## Written exercise
Would it be possible to quote, exactly and in full, the lines from the one with "What is the physical" through the end of the entries below?

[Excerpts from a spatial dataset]
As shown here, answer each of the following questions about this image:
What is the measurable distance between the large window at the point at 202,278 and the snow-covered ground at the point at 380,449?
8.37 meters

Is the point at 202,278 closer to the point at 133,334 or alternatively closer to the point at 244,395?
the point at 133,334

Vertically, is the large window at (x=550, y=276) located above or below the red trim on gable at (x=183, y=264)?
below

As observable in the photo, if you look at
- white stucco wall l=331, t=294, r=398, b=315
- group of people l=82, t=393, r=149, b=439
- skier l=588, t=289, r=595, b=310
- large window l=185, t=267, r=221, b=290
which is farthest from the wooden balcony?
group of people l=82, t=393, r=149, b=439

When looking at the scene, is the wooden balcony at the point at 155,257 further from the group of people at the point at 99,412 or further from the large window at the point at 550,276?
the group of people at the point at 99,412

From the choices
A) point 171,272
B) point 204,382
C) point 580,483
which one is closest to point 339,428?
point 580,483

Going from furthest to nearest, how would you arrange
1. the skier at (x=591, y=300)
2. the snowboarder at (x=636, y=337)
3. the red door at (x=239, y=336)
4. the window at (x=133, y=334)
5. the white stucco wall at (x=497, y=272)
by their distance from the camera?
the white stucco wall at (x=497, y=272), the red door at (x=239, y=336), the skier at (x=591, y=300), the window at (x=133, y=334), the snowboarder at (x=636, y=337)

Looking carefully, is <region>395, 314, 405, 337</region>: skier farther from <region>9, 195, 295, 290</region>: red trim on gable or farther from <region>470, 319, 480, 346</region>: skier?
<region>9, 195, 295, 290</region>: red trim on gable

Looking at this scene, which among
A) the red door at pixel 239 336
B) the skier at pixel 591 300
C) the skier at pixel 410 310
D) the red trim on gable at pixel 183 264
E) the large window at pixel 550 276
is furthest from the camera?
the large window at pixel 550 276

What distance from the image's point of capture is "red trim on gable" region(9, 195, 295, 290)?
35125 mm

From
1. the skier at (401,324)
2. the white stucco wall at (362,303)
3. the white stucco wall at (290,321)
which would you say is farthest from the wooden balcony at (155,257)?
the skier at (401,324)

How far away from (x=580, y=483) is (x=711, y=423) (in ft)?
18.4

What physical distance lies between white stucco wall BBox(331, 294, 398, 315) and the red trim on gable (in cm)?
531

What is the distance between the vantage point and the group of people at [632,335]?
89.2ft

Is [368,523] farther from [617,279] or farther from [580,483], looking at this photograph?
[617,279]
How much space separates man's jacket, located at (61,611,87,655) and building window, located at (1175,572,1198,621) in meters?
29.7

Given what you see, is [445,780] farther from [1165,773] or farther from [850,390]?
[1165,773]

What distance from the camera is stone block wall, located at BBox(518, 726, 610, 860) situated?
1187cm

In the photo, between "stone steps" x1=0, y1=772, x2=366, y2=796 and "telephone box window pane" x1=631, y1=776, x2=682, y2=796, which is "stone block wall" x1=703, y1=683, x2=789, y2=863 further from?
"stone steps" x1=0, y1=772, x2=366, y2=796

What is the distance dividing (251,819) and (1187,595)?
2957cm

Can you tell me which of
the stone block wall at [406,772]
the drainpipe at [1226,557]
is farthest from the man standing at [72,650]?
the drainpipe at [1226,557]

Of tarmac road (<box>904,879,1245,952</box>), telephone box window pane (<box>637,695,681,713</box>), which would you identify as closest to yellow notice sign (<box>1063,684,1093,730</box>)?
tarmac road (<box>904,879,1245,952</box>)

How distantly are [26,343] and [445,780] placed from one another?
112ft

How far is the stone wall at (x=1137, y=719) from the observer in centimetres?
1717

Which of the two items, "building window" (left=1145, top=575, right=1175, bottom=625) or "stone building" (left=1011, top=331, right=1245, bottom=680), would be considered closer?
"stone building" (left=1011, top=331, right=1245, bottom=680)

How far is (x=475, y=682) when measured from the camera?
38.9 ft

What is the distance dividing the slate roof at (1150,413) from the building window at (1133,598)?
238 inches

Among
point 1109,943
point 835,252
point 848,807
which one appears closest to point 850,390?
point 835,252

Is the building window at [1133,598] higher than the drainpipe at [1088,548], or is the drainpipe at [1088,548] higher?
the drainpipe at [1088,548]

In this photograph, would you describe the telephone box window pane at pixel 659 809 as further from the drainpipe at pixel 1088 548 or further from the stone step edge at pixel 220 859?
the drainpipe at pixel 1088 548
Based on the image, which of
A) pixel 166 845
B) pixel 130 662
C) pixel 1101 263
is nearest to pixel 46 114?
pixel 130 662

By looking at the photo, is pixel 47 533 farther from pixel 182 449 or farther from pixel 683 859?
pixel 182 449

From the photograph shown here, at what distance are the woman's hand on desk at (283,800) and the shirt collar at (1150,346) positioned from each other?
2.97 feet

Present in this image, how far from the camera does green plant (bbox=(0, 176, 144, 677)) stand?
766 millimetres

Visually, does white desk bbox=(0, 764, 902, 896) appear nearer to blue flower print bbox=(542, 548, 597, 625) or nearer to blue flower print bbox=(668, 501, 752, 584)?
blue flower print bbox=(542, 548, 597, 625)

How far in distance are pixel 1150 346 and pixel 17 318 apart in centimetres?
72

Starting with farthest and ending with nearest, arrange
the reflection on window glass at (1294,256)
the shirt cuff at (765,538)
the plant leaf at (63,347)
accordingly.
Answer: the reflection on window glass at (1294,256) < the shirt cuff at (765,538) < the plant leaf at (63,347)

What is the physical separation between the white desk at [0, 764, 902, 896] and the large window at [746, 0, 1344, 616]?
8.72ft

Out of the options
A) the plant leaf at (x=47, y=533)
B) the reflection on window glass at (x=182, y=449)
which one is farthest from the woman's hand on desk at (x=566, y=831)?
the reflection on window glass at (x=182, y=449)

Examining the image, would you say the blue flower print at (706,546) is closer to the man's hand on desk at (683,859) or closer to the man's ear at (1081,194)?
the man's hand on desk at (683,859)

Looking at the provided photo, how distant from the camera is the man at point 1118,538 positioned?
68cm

## Task output
What is the physical separation between the white desk at [0, 764, 902, 896] and the large window at [746, 0, 1344, 616]?
8.72ft

Out of the options
A) the plant leaf at (x=47, y=533)
B) the reflection on window glass at (x=182, y=449)
which one is farthest from the woman's hand on desk at (x=566, y=831)?
the reflection on window glass at (x=182, y=449)

Examining the image, would you say the blue flower print at (706,546) is closer to the man's hand on desk at (683,859) or closer to the man's ear at (1081,194)?
the man's hand on desk at (683,859)

Looking at the provided photo, how distant from the camera is the man at point 1118,538 positioned?
68cm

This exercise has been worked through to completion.